Virtual Planet’s project was demonstrated at a Turner Station community meeting in Baltimore as part of consideration of a project that could make the peninsula more resilient against flooding. A proposed project would use dredged sediment from Baltimore Harbor and Chesapeake Bay to build up low-lying areas.

"We need the whole community on board with this," Gloria Nelson, president of Turner Station Conservation Teams, tells Rott. "Rather than [an] agency coming to us and telling us: 'This is what we're going to do in your community.' "

Virtual Planet is one way the project is seeking buy-in from the community. Once a user dons the virtual reality (VR) goggles, they can see an office space with their neighborhood’s topography miniaturized in the middle of the room. When prompted to look down, they see drone footage giving them a bird’s eye view of the city streets. There, they can apply a sliding scale of flooding, from spring 2019’s real high tide up to an extra six feet of water.

In Turner Station, the shoreline and nearby baseball fields will be the first things overtaken by rising sea levels, reports NPR. The community is located on a peninsula southeast of Baltimore, and the baseball fields are already unusable more often than not.

The start-up first exhibited the Sea Level Rise Explorer project in their hometown of Santa Cruz, California. As Jessica York reports for the Santa Cruz Sentinel, VR headsets were set up in the Santa Cruz Public Libraries downtown branch last week. The narrated VR experience lasts about seven minutes, and is available in both English and Spanish.

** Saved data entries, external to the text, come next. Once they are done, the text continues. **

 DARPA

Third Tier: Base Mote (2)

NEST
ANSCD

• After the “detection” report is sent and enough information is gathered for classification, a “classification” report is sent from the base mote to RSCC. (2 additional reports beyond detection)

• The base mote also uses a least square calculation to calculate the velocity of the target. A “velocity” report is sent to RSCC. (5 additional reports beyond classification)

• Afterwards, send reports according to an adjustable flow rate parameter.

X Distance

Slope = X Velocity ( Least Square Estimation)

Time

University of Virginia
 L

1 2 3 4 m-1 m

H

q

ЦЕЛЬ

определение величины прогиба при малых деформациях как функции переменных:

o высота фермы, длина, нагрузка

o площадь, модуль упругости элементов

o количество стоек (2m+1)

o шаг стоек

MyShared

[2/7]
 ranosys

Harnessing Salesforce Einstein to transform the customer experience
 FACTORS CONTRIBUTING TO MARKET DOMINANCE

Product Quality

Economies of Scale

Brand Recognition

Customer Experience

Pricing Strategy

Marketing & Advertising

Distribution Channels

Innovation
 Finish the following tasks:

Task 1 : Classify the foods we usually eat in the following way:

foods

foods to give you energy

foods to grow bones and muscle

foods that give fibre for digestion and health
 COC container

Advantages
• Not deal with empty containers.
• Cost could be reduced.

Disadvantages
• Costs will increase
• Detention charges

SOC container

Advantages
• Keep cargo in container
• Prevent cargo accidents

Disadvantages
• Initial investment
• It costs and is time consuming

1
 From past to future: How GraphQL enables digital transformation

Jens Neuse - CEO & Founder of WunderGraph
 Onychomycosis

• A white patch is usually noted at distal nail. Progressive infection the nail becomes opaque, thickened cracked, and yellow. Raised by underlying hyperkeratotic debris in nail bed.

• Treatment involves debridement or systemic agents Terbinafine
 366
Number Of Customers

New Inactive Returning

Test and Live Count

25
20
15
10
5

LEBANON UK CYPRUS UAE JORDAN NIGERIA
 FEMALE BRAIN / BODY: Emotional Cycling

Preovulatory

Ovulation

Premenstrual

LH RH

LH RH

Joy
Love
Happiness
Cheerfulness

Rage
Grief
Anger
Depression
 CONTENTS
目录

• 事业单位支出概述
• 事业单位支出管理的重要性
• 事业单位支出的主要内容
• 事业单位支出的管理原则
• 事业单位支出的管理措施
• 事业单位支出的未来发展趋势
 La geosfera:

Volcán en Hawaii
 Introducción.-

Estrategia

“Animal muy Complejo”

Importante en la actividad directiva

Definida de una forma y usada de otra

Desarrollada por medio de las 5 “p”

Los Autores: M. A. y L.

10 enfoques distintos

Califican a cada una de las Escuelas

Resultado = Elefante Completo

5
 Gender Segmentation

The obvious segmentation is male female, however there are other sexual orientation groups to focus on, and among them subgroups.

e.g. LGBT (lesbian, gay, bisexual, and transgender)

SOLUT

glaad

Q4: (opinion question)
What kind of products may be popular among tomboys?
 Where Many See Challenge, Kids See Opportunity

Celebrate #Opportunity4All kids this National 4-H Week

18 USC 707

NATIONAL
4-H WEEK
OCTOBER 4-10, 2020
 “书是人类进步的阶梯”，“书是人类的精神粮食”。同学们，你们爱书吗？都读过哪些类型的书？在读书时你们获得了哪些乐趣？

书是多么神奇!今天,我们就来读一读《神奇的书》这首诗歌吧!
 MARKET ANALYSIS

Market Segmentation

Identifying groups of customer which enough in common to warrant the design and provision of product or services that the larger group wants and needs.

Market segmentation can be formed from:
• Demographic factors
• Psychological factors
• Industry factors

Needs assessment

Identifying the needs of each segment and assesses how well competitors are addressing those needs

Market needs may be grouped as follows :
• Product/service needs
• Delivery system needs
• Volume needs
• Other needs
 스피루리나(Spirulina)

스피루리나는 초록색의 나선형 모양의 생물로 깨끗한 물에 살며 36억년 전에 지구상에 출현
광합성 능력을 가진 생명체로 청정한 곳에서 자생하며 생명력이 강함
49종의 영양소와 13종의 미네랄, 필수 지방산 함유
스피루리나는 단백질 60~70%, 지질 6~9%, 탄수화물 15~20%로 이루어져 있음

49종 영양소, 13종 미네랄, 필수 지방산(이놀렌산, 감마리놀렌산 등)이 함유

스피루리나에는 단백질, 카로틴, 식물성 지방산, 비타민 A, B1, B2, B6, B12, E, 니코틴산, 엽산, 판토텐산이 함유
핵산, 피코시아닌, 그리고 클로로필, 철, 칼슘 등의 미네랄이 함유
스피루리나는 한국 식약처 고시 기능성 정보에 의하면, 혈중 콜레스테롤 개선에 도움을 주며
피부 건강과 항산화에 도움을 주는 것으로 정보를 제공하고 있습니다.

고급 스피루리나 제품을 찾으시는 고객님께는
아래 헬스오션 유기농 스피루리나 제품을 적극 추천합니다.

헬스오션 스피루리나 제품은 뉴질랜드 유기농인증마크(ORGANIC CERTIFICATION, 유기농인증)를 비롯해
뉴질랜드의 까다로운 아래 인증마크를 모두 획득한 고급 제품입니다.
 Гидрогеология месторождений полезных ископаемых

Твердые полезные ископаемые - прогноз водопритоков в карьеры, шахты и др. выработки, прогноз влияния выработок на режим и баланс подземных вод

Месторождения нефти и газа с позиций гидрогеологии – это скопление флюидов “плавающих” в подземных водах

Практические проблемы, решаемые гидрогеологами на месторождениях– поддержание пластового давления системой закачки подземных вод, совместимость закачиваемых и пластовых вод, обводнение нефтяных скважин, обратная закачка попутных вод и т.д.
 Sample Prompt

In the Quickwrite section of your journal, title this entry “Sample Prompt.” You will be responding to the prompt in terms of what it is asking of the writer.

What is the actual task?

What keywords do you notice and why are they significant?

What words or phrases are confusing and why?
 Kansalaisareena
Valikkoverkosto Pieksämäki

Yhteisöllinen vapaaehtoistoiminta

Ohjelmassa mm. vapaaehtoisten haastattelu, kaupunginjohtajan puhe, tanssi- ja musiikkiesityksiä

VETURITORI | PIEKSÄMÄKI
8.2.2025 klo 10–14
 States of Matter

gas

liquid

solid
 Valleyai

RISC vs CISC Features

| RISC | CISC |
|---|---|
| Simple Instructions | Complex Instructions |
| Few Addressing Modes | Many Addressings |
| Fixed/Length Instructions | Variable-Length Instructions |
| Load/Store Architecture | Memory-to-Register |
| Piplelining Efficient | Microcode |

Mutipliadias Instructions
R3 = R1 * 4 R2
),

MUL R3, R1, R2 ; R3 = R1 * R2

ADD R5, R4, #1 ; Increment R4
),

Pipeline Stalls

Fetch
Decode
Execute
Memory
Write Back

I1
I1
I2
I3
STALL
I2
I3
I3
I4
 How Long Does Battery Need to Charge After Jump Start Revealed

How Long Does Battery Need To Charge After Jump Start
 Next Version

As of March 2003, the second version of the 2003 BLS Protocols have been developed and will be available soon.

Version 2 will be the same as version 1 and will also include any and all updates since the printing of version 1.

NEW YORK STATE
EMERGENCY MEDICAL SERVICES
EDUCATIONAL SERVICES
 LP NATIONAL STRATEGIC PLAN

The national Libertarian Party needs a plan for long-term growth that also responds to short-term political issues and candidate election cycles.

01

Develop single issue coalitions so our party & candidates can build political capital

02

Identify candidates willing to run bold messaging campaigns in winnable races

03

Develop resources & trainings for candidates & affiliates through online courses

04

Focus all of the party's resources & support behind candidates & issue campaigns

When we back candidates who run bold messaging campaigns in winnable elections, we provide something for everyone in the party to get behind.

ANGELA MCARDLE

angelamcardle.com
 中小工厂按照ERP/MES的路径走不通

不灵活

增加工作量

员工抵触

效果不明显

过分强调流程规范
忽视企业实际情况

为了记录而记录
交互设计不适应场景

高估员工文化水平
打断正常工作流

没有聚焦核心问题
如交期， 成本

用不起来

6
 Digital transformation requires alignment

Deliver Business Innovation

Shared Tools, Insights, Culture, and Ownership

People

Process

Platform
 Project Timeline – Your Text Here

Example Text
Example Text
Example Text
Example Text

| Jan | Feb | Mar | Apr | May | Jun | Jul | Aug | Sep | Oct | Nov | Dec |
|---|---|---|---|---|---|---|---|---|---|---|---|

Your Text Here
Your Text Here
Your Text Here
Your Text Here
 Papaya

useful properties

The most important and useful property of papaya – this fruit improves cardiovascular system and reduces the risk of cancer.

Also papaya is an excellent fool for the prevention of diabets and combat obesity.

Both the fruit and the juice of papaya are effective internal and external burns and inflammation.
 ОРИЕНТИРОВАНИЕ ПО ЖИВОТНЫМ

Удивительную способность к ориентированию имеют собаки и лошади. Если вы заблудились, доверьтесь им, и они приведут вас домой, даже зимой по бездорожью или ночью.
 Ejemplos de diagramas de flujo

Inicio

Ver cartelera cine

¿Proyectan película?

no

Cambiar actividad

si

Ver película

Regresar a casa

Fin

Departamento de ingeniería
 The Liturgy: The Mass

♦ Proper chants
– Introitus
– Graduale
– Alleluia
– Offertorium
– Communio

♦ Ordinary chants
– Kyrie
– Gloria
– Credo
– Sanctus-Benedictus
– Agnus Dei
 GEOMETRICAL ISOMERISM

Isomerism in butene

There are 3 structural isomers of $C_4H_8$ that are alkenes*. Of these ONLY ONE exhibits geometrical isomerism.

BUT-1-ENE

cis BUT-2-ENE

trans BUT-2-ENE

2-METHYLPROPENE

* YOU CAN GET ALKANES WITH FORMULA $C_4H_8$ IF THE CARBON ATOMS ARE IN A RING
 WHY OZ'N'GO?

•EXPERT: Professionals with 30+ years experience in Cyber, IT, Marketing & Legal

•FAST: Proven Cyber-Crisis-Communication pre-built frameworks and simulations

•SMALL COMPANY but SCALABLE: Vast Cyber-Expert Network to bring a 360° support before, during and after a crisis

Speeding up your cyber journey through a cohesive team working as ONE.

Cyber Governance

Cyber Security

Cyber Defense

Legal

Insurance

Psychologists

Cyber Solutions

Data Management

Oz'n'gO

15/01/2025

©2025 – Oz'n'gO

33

“It was quite realistic, especially the aerial view,” Santa Cruz resident Tim Robbins told York after watching the VR experience. “You really feel like you’re in this blimp. Even the tides we had last year were very close to infrastructure that was right on the ocean. So, I didn’t know that last year had that much water coming in like that.”

The next iteration of Virtual Planet’s presentation will focus on a strip of expensive beachside properties in Long Beach, California. Calil also hopes the visualizations will begin to integrate the effects of proposed solutions, like one project aimed to reinforce low-lying areas of Turner Station.

Calil tells NPR that if a city is considering a sea wall, for example, “we can show the sea wall and look at the impacts to the beach. You have a sea wall, but over time, you may lose the beach."

Compared to 2-D drawings, 3-D maps, and guided tours of at-risk parks, virtual reality may be the most immersive way yet to show what flood predictions mean.